Phil Hersey, Heiko Ziehms and Anna Hartley of Berkeley Research Group explain how the new revenue recognition rules will affect M&A disputes
Revenue recognition has been the battleground for some of the largest and most complex M&A-related disputes.
While International Financial Reporting Standard 15: Revenue from Contracts with Customers (IFRS 15), a new accounting standard for recording revenue, could have a significant impact on M&A transactions, there is no indication that revenue recognition will be less relevant to disputes in the future.
This is due to the judgment required under IFRS 15 on the part of the preparer of financial information, and its link to the valuation of the target company and the completion mechanism. With this in mind, the nature of revenue recognition disputes itself may evolve.
IFRS 15, applicable to accounting periods beginning on or after 1 January 2018, has been developed in parallel with equivalent changes to US Generally Accepted Accounting Principles (GAAP).
The purpose of the new standard is to remove inconsistencies in current revenue recognition practice, provide a more robust framework for addressing revenue issues and improve comparability of revenue reporting across sectors and jurisdictions.
In the short and medium term, the transition between the old and new rules will create challenges in an M&A context in several ways.
Under the new rules, revenue recognition may be accelerated or delayed, affecting reported profitability, working capital, net debt or other deal metrics, potentially impacting the closing balance sheet or earnings adjustment mechanism.
The new rules also mean that forecasts stated using the new rules may differ materially from those provided during due diligence, or those forming the basis for the transaction price.
Changes in earnings could impact profits available for distribution or could result in non-compliance with loan covenants, triggering indemnity clauses, when the new rules come into force.
IFRS 15 will also mean that earn-outs clauses negotiated using accounts prepared under the old rules, could result in materially different compensation when the agreed earn-out methodology is applied using accounts prepared under the new rules.
In the long term, there is no reason to expect that revenue recognition will be less relevant to M&A-related disputes, as revenue recognition plays a prominent role in these disputes for two reasons.

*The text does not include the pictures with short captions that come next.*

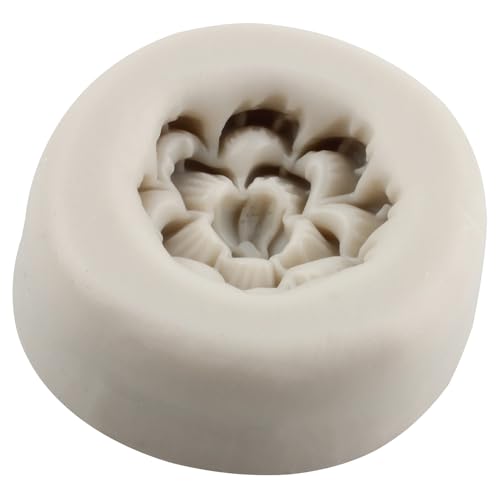 Flower Polymer Clay Mold Cherry Blossom Silicone Molds for DIY Crafts Air Dry Plaster Polymer Clay Epoxy Resin Casting Jewelry Making - color: Style S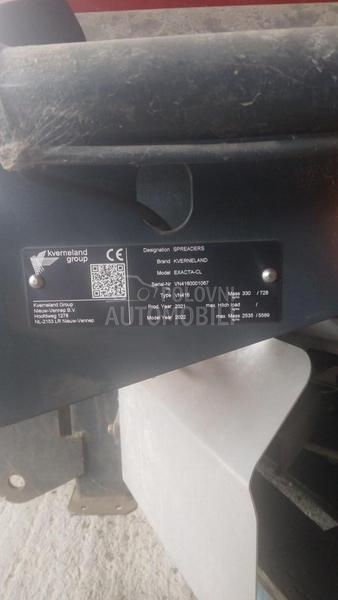 Kverneland EXACTA CL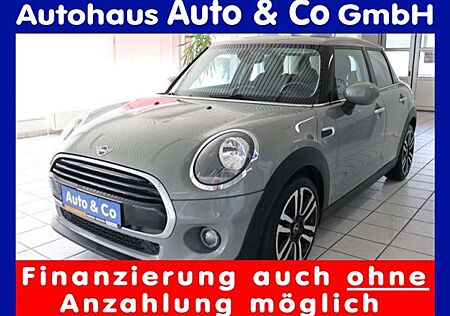 Mini Cooper 1.5 Limousine Automatik 1.Hand Leder Spor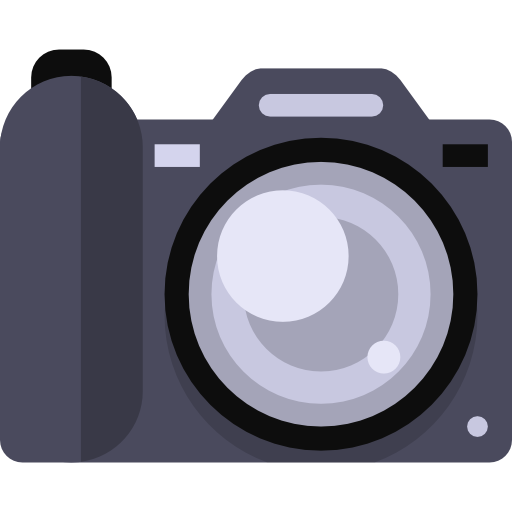 Photo camera icon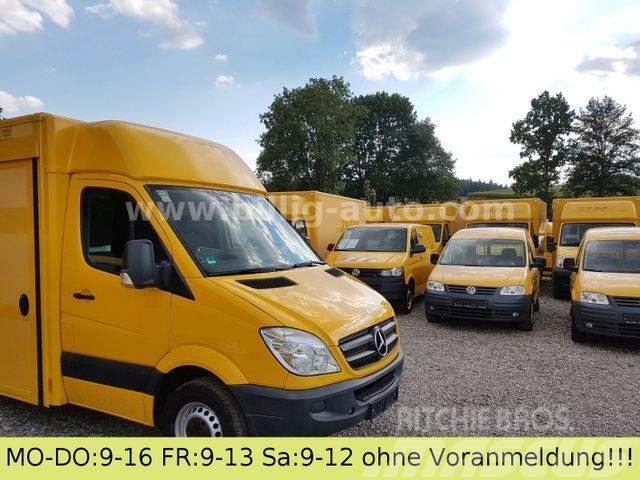 Iveco Daily Automatik*Luftfeder*Integralkoffer Koffer Automobili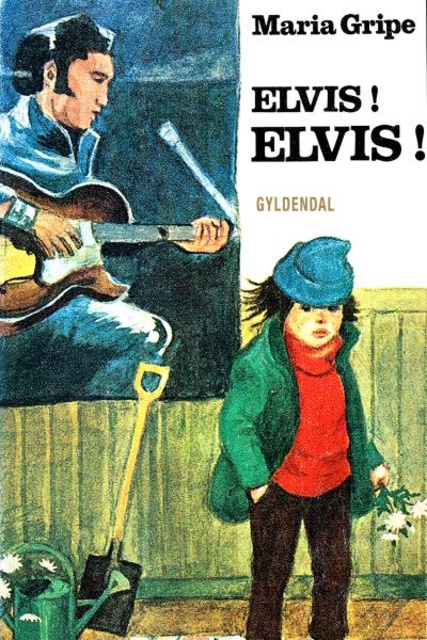 Elvis! Elvis!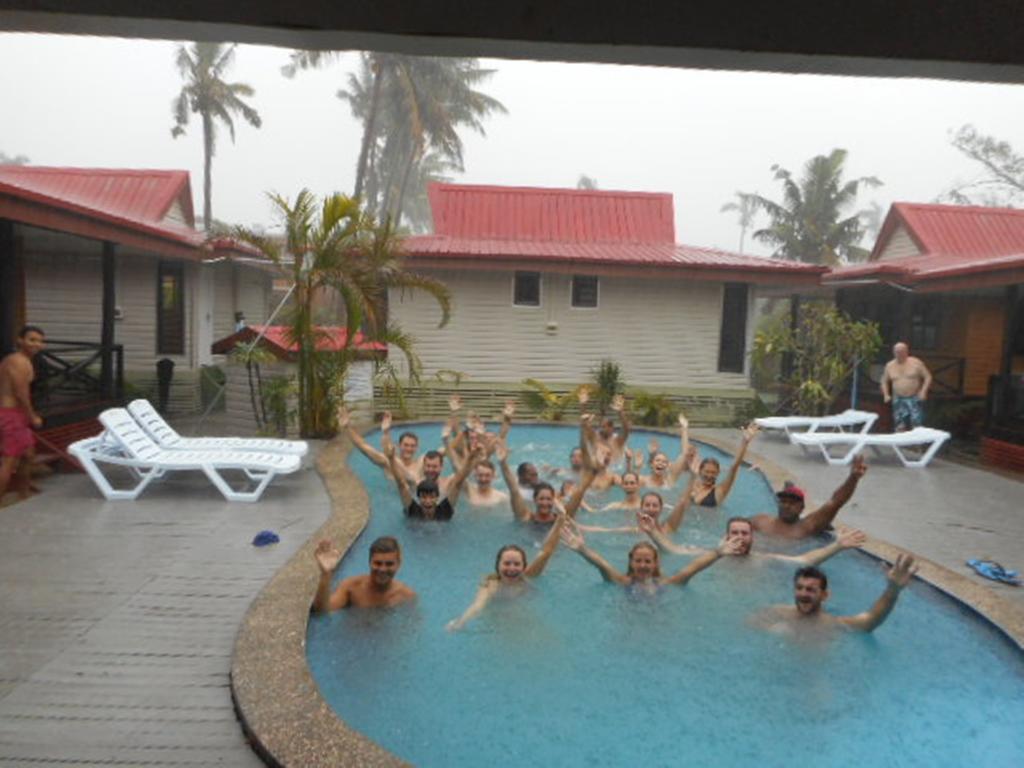 Beach Escape Resort Nadi Ngoại thất bức ảnh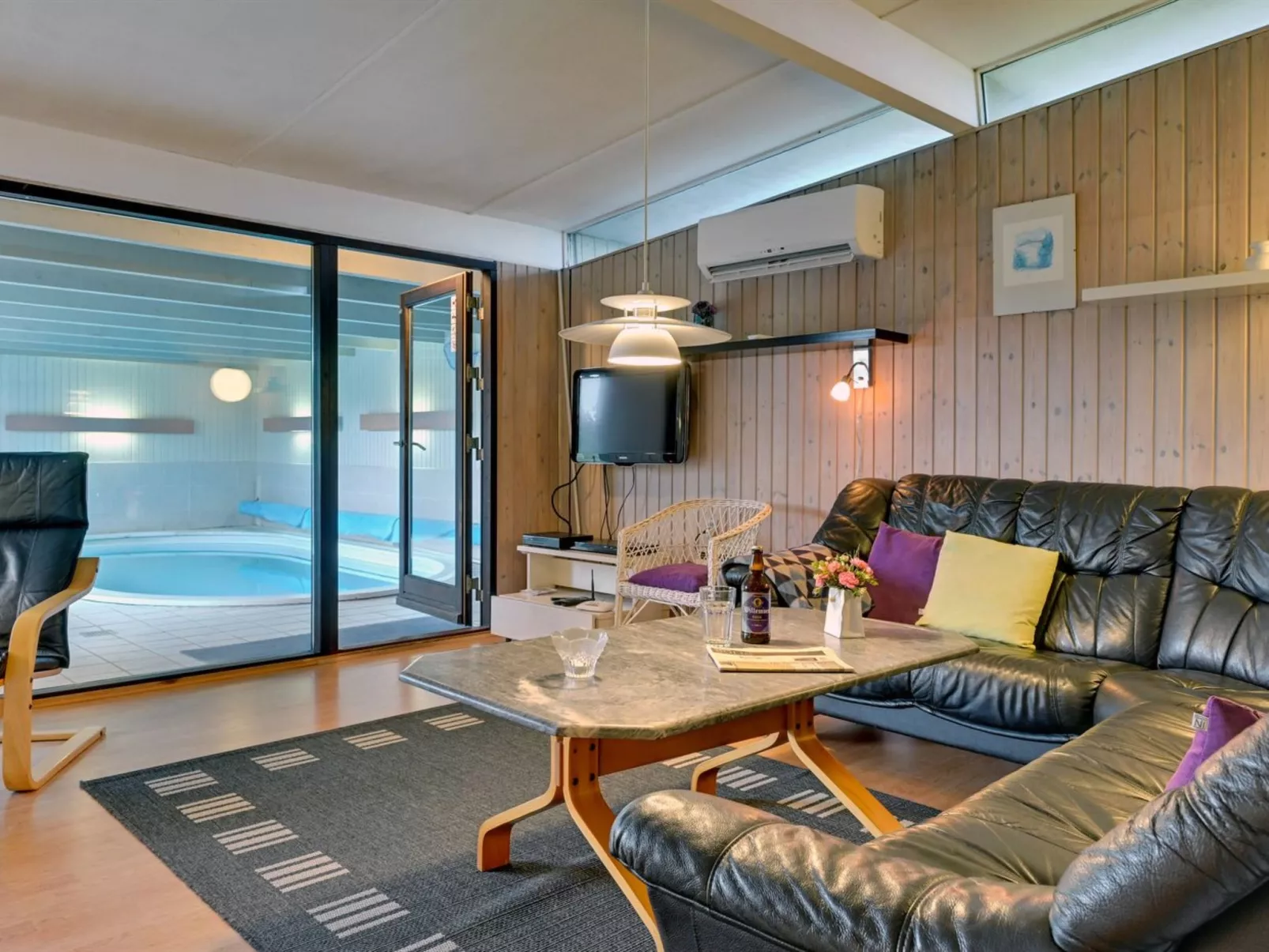 "Yorik" - 800m from the sea-Binnen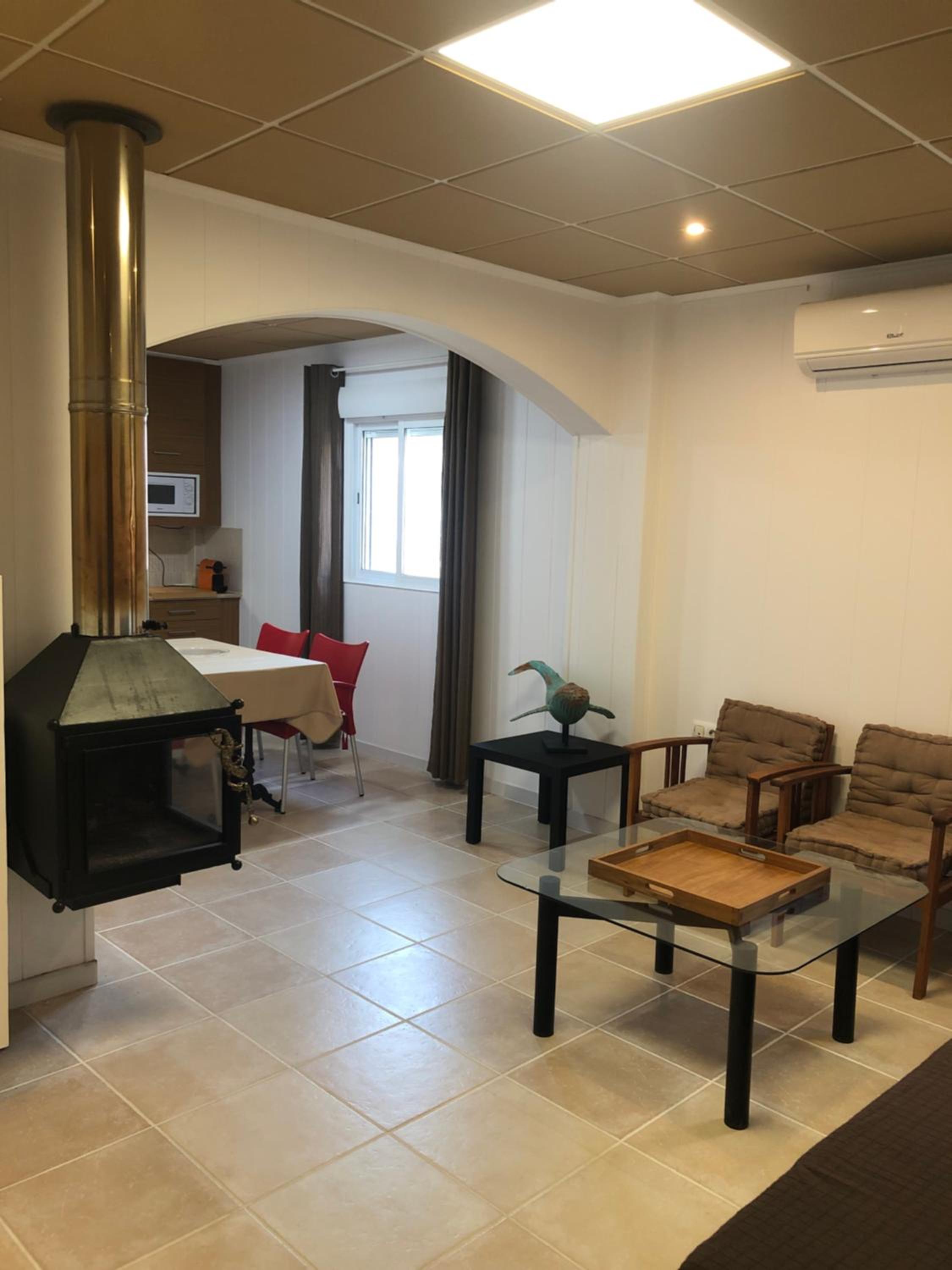 Apartamento de una habitación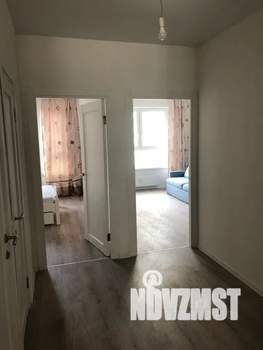 2-к квартира, посуточно, 57м2, 10/17 этаж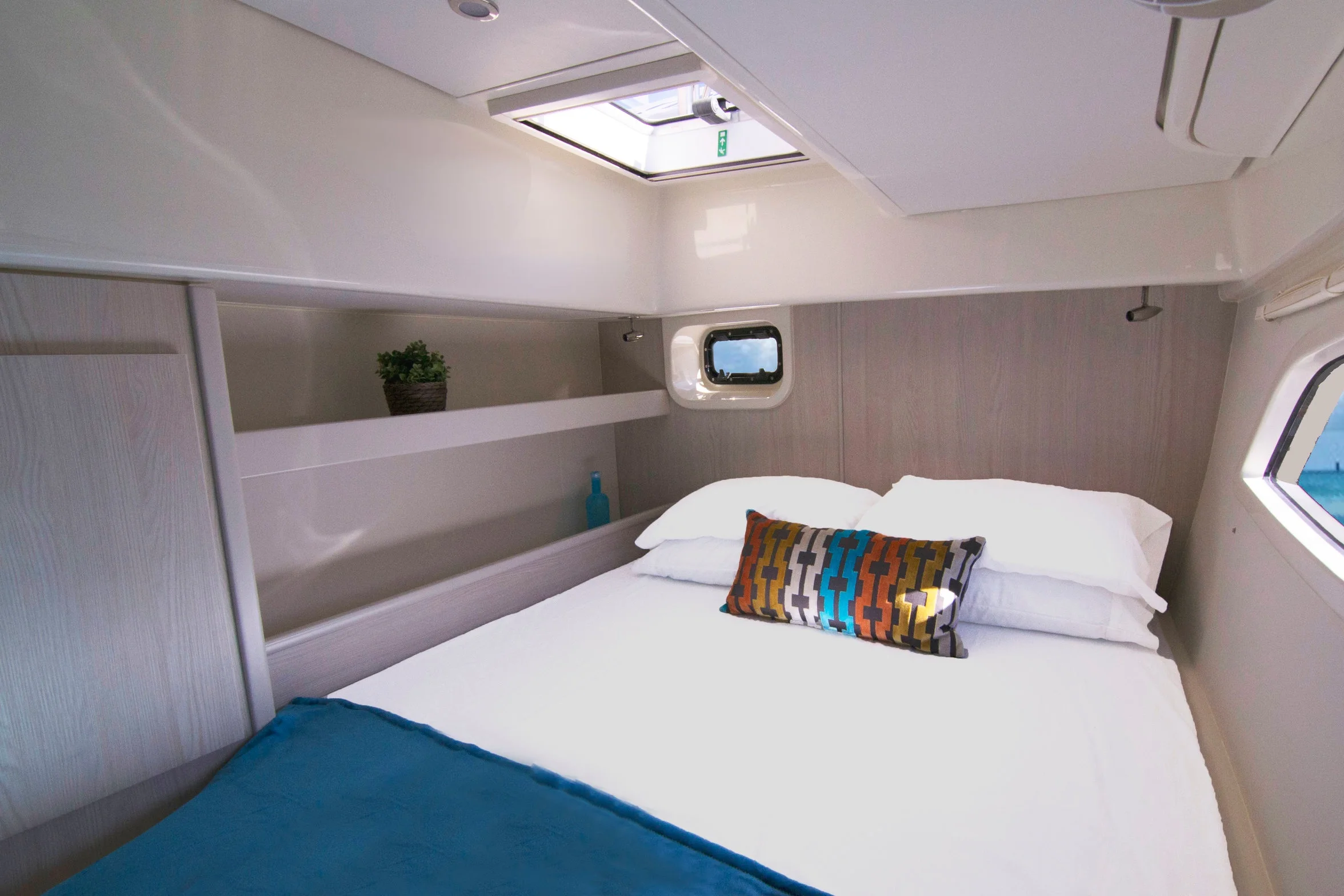 TUI Marine Sunsail Catamaran
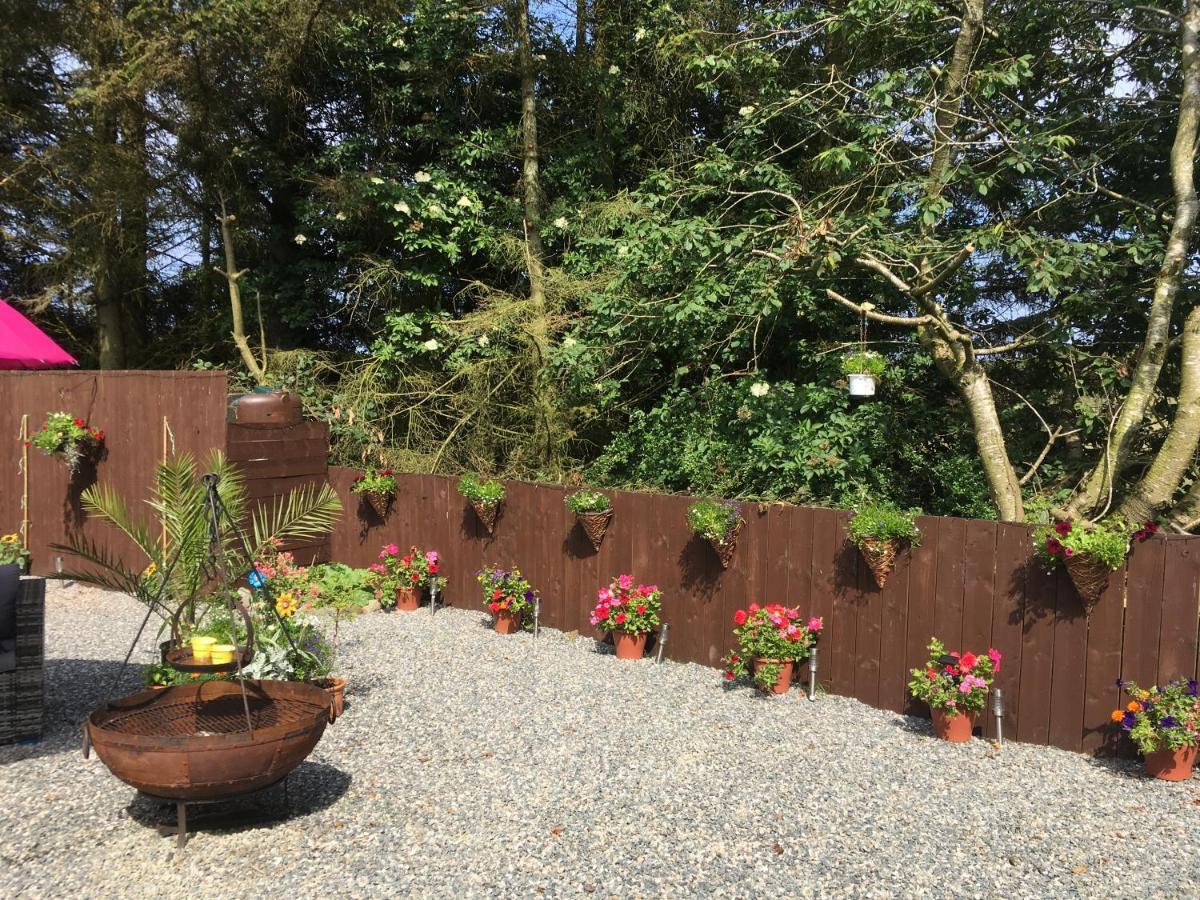 Gamrie Bankhead Steading Accommodation Aberdeenshire المظهر الخارجي الصورة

Firstly, revenue recognition is an important link between a target company’s accounting information and its valuation. Additional sales increase the reported earnings in any given period. This increase in earnings may result in an increase in the transaction value, magnified by the transaction multiple. EBIT or EBITDA-based valuations often provide a significant incentive to maximise reported earnings even for sellers who have no intention to deceive investors.
The second reason is derived from the fact that revenue recognition is a significant judgment area in accounting. The seller’s judgment and estimates are typically applied to historical financials that are often the basis for the buyer’s valuations. At the time of the deal, the buyer has less information than the seller concerning the target company. If the buyer considers that the seller’s judgment was biased or estimates turn out to be incorrect in hindsight, the buyer may feel they overpaid.
The new standard continues to have important areas of judgment (albeit different from those in existing standards). For example, IFRS 15 requires that for long-term contracts where revenue may be recognised over time, the percentage of the performance obligations satisfied is subject to estimates, including appraisals of results achieved, surveys of work completed, time elapsed, milestones reached, units produced, costs incurred, and labour hours expended. Appraisals, surveys of work completed and estimation of total hours or costs of a project will involve technical knowledge and judgment.
Additionally, under IFRS 15, estimates are required for contracts with variable consideration or where some goods are expected to be returned by customers. These and other estimates of probabilities or amounts can be biased or, in hindsight, turn out to be incorrect.
IFRS 15 will not only lead to different accounting treatments once the transition to the new standard has occurred, but also to uncertainty during the transition itself.
Beyond affecting reported earnings, IFRS 15 may require wider changes to customer contracts or loan agreements; legal matters that may not receive sufficient attention during busy negotiations.
The motivation behind the changes is improved comparability in financial reporting between companies and across industry sectors. This is a worthy objective, however, in the short and medium term, the changes introduce additional complexity into the financial and accounting aspects of M&A transactions.
In the long term, revenue recognition issues will continue to play a prominent role in M&A-related disputes.
Phil Hersey is director of Berkeley Research Group and a forensic accountant with over 15 years’ experience. Heiko Ziehms is managing director of Berkeley Research Group. Anna Hartley is a senior associate at Berkeley Research Group.
The views and opinions expressed in this article are those of the author and do not necessarily reflect the opinions, position, or policy of Berkeley Research Group, LLC or its other employees and affiliates.